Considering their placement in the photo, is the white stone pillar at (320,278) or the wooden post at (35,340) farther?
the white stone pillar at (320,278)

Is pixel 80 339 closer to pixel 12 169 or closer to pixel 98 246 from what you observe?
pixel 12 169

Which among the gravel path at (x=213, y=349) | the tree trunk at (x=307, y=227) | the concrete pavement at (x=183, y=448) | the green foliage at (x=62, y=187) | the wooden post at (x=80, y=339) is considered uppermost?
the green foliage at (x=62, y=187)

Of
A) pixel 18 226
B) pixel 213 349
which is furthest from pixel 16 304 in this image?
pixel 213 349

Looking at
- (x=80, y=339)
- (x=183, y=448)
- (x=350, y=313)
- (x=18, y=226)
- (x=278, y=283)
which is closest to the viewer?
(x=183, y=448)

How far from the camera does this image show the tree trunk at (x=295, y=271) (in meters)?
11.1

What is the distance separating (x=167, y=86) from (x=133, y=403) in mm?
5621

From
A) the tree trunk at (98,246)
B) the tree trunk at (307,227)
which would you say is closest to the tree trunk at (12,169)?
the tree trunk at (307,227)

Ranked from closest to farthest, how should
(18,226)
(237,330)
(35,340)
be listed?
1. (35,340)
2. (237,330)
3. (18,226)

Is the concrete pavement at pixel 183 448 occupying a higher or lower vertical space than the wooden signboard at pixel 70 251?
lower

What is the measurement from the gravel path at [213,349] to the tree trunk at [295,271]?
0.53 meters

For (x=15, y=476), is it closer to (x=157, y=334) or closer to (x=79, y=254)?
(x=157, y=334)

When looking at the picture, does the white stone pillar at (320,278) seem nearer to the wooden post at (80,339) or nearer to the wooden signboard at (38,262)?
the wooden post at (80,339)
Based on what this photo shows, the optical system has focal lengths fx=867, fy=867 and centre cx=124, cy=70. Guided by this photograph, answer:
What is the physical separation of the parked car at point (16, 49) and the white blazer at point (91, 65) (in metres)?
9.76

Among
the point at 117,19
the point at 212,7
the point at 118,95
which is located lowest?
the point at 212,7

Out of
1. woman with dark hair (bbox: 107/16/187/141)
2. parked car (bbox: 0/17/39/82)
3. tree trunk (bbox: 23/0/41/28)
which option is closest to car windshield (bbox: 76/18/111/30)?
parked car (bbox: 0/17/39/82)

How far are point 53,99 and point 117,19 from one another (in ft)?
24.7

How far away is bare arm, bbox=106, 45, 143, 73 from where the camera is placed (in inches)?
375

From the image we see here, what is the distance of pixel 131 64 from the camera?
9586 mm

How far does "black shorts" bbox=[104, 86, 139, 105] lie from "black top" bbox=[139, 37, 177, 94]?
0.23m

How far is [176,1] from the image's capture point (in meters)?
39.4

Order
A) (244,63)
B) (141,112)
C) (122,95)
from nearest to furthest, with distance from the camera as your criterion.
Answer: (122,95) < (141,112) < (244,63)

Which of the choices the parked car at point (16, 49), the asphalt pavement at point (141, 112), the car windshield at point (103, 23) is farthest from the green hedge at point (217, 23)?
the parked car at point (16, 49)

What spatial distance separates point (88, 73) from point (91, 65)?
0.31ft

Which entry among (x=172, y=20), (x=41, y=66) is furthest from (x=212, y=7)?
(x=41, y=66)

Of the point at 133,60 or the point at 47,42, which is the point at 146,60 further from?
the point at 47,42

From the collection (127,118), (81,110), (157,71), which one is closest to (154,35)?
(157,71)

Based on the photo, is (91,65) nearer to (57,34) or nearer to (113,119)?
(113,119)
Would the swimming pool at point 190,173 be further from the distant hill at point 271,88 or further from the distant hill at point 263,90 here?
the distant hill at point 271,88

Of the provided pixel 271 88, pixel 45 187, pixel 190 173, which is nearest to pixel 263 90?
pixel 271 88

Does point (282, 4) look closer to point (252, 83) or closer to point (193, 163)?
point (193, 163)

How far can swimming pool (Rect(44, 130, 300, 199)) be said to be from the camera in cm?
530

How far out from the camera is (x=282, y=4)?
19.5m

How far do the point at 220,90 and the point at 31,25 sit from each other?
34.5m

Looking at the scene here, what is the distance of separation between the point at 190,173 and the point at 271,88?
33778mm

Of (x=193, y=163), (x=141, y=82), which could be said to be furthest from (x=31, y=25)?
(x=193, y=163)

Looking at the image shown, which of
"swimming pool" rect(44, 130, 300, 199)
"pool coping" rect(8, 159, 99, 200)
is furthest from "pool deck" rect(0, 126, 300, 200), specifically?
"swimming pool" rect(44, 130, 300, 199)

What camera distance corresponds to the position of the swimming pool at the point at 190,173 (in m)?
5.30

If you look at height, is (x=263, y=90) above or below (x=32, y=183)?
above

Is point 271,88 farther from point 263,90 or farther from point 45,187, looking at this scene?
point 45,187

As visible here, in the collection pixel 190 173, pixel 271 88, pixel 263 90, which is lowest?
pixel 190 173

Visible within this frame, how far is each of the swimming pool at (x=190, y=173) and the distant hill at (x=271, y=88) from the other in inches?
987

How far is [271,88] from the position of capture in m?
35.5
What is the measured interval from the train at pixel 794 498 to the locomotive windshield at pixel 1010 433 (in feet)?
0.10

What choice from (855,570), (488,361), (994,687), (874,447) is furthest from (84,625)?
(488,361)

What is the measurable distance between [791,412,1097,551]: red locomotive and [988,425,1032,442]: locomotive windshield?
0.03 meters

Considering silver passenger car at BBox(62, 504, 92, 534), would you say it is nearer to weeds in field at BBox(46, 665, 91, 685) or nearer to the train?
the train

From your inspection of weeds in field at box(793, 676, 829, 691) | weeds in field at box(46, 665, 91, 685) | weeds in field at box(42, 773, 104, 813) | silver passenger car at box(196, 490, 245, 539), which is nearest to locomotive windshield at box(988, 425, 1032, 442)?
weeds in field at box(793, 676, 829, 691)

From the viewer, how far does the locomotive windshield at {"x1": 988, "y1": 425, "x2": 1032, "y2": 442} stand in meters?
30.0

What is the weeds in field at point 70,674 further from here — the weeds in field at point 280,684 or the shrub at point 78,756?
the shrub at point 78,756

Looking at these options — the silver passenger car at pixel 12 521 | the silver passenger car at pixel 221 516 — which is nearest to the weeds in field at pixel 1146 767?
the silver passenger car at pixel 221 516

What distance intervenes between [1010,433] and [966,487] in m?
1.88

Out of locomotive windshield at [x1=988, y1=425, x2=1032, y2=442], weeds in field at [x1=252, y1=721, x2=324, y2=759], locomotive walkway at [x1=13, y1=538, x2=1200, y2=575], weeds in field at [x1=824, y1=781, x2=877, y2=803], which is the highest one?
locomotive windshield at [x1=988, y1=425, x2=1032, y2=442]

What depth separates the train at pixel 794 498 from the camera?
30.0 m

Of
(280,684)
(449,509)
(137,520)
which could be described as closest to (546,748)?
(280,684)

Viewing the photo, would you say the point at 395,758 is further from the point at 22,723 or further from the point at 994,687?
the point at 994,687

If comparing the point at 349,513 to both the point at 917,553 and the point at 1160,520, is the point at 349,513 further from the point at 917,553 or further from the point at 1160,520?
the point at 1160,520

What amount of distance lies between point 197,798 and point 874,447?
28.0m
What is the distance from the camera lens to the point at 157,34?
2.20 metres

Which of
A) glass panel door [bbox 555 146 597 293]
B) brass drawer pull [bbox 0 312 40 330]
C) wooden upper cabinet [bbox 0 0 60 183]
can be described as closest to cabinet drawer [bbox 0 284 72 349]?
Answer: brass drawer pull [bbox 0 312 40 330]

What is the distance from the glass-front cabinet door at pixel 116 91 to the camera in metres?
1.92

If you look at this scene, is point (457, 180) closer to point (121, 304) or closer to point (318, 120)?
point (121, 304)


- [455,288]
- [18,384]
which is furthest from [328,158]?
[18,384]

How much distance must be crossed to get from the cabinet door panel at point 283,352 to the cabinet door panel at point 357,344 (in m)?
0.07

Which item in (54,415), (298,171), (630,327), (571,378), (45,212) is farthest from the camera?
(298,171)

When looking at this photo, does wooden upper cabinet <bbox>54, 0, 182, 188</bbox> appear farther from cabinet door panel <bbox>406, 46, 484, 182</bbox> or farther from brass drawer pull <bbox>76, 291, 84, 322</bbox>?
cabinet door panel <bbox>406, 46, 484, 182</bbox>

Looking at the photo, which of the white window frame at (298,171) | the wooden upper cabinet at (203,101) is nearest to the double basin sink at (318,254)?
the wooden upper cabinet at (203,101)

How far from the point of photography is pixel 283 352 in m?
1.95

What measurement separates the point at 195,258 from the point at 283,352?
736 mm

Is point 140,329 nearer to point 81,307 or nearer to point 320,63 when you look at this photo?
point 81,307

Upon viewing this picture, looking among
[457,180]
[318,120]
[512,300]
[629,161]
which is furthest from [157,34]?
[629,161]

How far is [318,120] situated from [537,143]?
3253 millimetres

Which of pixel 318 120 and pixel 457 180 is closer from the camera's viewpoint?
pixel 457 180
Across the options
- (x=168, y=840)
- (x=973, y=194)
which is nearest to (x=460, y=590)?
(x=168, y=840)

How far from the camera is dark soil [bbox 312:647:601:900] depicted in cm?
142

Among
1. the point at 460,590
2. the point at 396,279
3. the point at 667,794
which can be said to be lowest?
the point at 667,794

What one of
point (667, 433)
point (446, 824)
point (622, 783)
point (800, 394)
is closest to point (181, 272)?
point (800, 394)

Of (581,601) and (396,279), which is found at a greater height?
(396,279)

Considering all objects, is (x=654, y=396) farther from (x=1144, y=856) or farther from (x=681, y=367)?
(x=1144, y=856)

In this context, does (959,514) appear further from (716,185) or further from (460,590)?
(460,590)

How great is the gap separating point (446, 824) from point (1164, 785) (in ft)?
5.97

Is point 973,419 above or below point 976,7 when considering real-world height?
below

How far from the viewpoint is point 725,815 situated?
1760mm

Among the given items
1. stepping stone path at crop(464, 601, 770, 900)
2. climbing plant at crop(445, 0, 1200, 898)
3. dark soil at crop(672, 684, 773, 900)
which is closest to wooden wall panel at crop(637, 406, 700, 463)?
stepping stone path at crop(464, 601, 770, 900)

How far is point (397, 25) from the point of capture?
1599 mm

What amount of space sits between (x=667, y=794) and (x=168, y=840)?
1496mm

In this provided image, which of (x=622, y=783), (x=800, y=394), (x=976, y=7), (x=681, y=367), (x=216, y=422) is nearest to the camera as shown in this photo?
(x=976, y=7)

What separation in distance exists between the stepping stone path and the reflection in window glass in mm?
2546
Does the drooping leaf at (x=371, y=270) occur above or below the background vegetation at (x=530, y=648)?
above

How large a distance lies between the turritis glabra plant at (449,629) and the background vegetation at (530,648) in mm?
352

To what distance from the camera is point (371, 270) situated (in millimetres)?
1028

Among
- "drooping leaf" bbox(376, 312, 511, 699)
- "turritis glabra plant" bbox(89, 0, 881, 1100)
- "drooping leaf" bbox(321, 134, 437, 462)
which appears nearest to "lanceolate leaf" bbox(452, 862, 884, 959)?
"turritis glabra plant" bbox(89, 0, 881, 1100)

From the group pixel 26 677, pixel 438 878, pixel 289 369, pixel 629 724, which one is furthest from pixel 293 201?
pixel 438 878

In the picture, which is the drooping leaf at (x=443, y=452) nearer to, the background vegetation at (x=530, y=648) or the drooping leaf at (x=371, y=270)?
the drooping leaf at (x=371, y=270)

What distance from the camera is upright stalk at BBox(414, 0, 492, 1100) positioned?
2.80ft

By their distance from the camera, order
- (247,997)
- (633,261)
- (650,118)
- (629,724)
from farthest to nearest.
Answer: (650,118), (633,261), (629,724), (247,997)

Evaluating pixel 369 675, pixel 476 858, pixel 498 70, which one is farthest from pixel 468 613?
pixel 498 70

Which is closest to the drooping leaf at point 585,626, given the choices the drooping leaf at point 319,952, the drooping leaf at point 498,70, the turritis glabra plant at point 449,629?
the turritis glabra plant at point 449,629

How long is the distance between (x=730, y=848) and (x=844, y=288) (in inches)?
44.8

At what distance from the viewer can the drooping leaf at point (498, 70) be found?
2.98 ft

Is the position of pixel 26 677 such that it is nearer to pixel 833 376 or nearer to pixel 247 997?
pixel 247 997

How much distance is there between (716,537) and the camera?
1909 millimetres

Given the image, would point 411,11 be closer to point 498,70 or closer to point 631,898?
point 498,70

◆ Instructions for the task: The lines to reproduce run from the line containing "How long is" to the end of the listing; write them out exactly and add nothing.

◆ Expected answer:
How long is the distance between (x=730, y=848) and (x=844, y=288) (in inches)?
44.8

At what distance from the viewer can the drooping leaf at point (498, 70) be found?
2.98 ft

Is the position of pixel 26 677 such that it is nearer to pixel 833 376 or nearer to pixel 247 997?
pixel 247 997

How much distance is there between (716,537) and the camera?
1909 millimetres

Given the image, would point 411,11 be closer to point 498,70 or closer to point 631,898?
point 498,70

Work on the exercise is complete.